Prophylaxis with nitrofurantoin (NFT) a week before percutaneous nephrolithotomy (PNL) may help to prevent urosepsis and endotoxemia in patients with larger kidney stones and hydronephrosis (HDN), according to the results of a randomized, controlled trial.
Investigators studied 101 patients with HDN and stones 2.5 cm or more in diameter undergoing PNL. All had sterile mid-stream urine. Of the 101 patients, 48 received sustained-release nitrofurantoin 100 mg twice daily for seven days preoperatively. The remaining 53 patients did not. The two groups were similar with respect to age, gender, degree of HDN, stone burden, duration of operation, and intraoperative blood loss.

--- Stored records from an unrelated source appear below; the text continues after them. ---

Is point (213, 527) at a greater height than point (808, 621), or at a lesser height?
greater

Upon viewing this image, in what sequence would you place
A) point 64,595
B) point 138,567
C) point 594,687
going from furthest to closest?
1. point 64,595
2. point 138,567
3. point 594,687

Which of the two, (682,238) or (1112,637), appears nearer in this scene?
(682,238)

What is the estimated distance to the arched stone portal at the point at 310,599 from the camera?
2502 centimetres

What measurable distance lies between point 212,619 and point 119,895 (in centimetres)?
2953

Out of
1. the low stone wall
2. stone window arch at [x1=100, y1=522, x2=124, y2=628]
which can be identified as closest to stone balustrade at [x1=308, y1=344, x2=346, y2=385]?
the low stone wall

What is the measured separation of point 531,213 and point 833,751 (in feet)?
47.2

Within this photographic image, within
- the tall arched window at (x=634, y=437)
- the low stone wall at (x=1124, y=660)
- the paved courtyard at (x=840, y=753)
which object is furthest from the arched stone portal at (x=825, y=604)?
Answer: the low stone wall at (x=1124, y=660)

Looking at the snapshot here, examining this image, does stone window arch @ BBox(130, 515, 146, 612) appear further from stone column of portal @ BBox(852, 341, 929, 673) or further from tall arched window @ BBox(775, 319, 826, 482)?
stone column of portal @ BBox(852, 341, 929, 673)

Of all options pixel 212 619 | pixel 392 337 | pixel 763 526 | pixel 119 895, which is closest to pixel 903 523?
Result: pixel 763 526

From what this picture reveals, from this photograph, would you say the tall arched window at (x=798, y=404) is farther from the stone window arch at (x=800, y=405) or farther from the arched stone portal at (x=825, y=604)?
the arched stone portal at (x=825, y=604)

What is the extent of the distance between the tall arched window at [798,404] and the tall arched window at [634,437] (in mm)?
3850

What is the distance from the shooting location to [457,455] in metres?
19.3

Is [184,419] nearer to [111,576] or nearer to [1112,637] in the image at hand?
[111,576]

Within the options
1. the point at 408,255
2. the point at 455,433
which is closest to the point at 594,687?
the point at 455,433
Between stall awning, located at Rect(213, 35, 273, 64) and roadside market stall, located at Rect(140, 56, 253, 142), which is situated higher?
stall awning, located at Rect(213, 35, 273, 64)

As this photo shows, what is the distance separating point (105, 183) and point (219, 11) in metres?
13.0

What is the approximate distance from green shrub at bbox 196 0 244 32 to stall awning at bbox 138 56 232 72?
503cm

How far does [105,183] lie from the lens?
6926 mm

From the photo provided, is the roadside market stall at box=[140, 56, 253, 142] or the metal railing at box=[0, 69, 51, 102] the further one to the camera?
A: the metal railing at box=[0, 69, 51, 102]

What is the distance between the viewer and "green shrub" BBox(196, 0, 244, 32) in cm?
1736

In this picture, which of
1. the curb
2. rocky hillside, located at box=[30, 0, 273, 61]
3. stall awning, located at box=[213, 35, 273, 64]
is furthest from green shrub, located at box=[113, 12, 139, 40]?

No patient in the nitrofurantoin group had a positive renal pelvic urine culture compared with 9.8% of controls, the researchers reported in Urology (2011;77:45-49). In addition, compared with controls, the nitrofurantoin group had a significantly lower rate of endotoxemia (17.5% vs. 41.9%) and systemic inflammatory response syndrome (19% vs. 49%).
“The risk of post-PNL urosepsis is higher in patients with larger stones and obstructed PCS despite standard perioperative antibiotic prophylaxis,” the authors concluded. “NFT prophylaxis for a week before PNL is beneficial in the prevention of urosepsis and endotoxemia in patients with larger stones and HDN.”